**** Exercise inputs ****
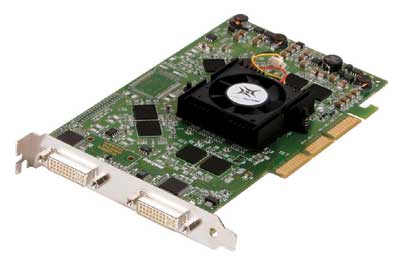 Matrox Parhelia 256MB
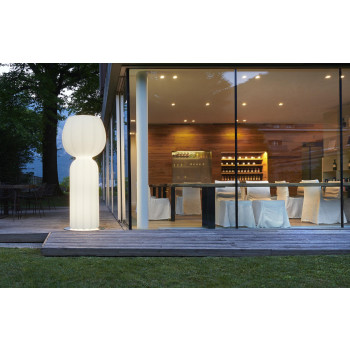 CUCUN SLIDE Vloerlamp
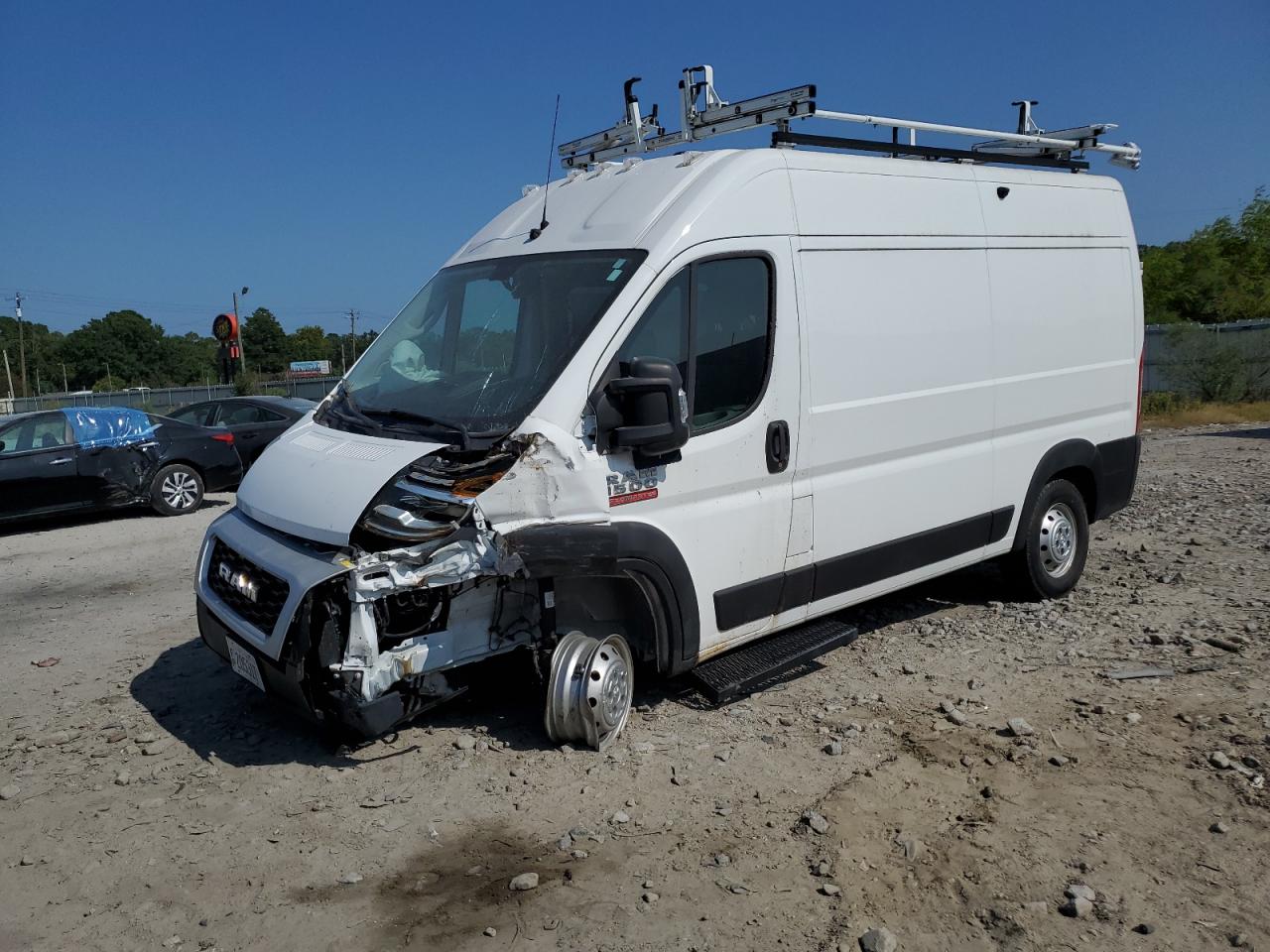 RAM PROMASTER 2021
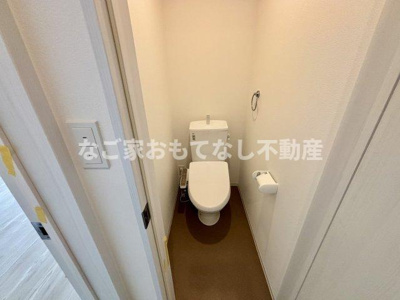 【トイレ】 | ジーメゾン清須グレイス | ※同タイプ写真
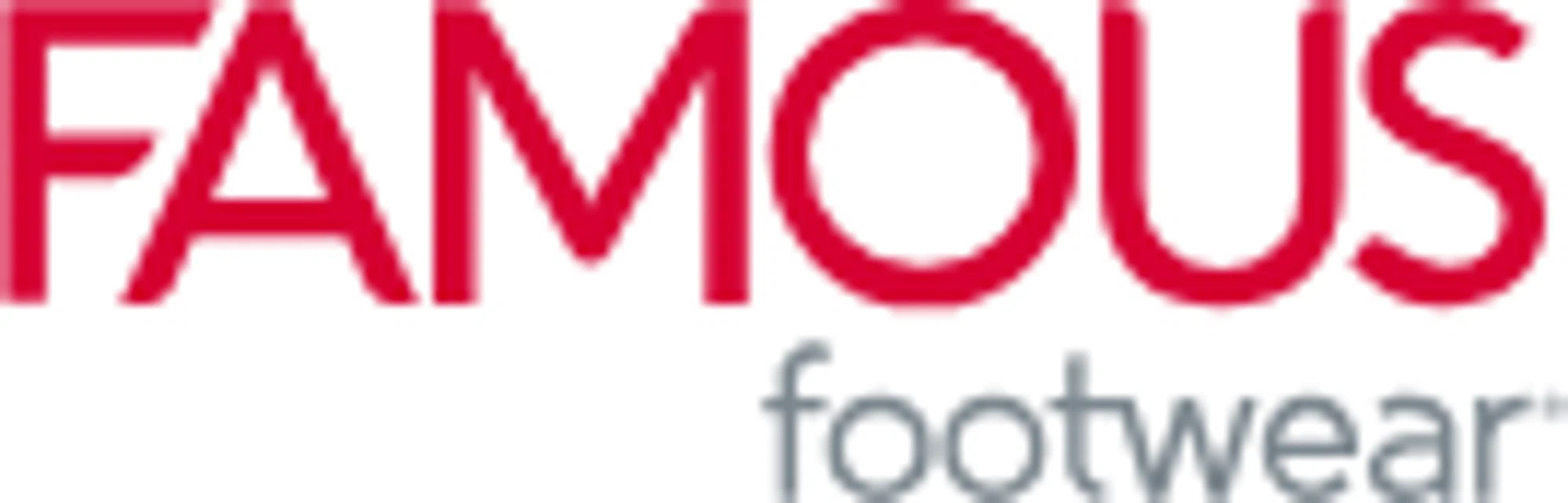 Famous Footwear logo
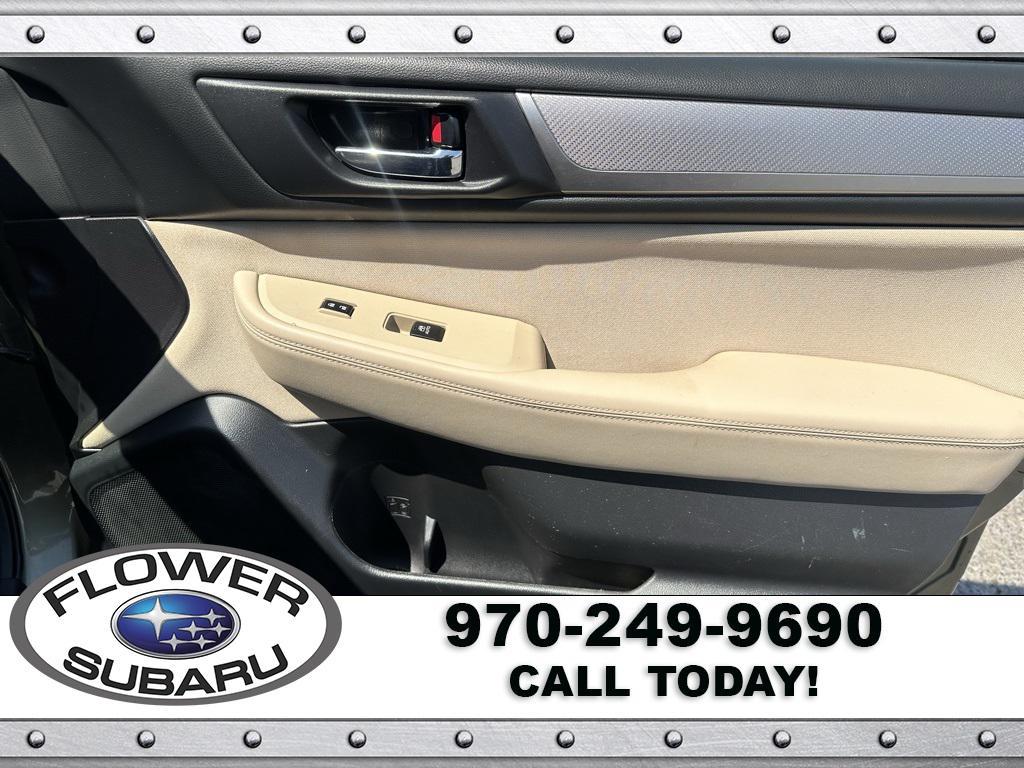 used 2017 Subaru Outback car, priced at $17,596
****
* **Task objective**
Set down all of the data word for word; no pictures belong in it.

* **Task solution**
 Matrox Parhelia 256MB
 CUCUN SLIDE Vloerlamp
 RAM PROMASTER 2021
 【トイレ】 | ジーメゾン清須グレイス | ※同タイプ写真
 Famous Footwear logo
 used 2017 Subaru Outback car, priced at $17,596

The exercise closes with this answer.